Embora a fórmula que consagrou The Lumineers continue presente em Automatic – a sonoridade texturizada, orgânica e recheada de harmonia –, este álbum se desvia de qualquer repetição. A mudança já se faz clara logo no lead single, “Same Old Song”, que combina uma melodia vibrante com versos de uma melancolia pungente. É um equilíbrio que a banda executa com maestria, e que só intensifica a sensação de que estamos diante do álbum mais introspectivo e emocional de sua carreira.
E não é atoa: Quando questionado sobre o conceito que permeia as faixas do novo disco, Schultz comenta que o álbum “ explora algumas das absurdidades do mundo moderno, como a linha cada vez mais tênue entre o que é real e o que não é, e as diversas formas pelas quais nos entorpecemos enquanto tentamos lidar tanto com o tédio quanto com a superestimulação.”
Tais temáticas são claras em canções como a rítmica “Plasticine”, que pede para que o ouvinte os molde como bem entender, contestando o ato de se render aos desejos da indústria ante a própria arte, ou mesmo “Ativan” e “Better Day” que seguem a linha taciturna de se render a entorpecentes e ao vício digital na tentativa de suprir a necessidade por conexões fortes e reais. Até mesmo “Strings” e “Sunflowers”, que se ausentam de falas e dão lugar somente a instrumentais breves ainda que marcantes, conseguem fazer correlação com os temas.
O ponto alto de Automatic, contudo, é resguardado pelas faixas de número 8 e 11. “Keys On The Table” conversa diretamente com “You’re All I Got”, dando continuidade ao castigo de Sísifo, agora condenado a dor de aceitar uma batalha perdida pelo que ela é, e à vergonha de ainda precisar delegar a ação do fim ao outro. Já que, como na mitologia, o eu lírico continua condenado à falta de força maior para acabar com tudo. “Leave your keys up on the table (…) / Everybody knows you’re all I got / And honestly, I feel ashamed to breathe / I can’t believe we lost to the machine.”
Em “So Long”, a despedida final do álbum, a banda eleva as emoções a um novo nível, encerrando com uma intensidade que captura a essência de tudo o que foi construído até ali. A linha “Maybe we’ll be famous when we die” ecoa com um toque de melancolia agridoce, uma conclusão perfeita para um álbum que, desde o início, se mostrou inevitavelmente intimista e visceral.

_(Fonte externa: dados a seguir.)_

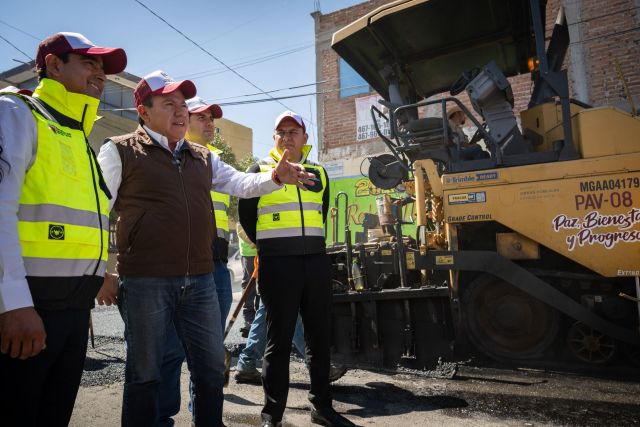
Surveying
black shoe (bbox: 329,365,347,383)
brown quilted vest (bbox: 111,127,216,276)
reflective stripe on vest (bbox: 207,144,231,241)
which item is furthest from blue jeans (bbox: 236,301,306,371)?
brown quilted vest (bbox: 111,127,216,276)

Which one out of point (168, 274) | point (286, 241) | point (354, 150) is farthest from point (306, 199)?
point (354, 150)

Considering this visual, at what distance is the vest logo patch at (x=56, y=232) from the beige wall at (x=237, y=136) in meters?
31.4

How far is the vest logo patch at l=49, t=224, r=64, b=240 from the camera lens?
158cm

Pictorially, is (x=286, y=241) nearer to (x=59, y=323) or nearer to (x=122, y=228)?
(x=122, y=228)

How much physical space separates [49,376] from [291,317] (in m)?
1.45

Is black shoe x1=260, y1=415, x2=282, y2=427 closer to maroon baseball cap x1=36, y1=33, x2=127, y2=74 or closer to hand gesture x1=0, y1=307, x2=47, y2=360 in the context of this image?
hand gesture x1=0, y1=307, x2=47, y2=360

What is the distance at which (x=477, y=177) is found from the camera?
4.14 metres

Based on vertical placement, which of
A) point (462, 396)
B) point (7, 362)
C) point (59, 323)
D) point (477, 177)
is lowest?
point (462, 396)

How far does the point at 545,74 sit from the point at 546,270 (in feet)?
5.94

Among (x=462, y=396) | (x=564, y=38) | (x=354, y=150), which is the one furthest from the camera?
(x=354, y=150)

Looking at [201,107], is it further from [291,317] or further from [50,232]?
[50,232]

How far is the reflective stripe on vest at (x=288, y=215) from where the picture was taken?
9.58 ft

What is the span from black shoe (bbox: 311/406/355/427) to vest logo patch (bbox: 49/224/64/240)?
2052mm

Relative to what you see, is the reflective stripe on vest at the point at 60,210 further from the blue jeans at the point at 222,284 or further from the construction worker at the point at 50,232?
the blue jeans at the point at 222,284
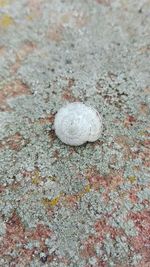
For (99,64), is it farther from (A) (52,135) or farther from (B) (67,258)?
(B) (67,258)

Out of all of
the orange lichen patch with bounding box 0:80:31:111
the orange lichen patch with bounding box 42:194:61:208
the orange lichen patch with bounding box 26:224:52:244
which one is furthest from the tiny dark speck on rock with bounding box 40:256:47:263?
the orange lichen patch with bounding box 0:80:31:111

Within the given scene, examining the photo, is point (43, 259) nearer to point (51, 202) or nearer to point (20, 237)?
point (20, 237)

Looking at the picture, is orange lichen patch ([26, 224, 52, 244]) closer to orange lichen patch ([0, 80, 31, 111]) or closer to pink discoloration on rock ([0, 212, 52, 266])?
pink discoloration on rock ([0, 212, 52, 266])

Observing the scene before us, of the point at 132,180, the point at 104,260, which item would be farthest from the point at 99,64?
the point at 104,260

Automatic é, sem dúvida, um dos trabalhos mais densos e provocativos de The Lumineers. Ao se aprofundar nas complexidades da vida moderna, a banda não apenas apresenta novas camadas de sua identidade artística, mas também nos convida a refletir sobre o estado do mundo e de nós mesmos. Como sempre, eles fazem isso de uma forma única – autêntica, profunda e inesquecível.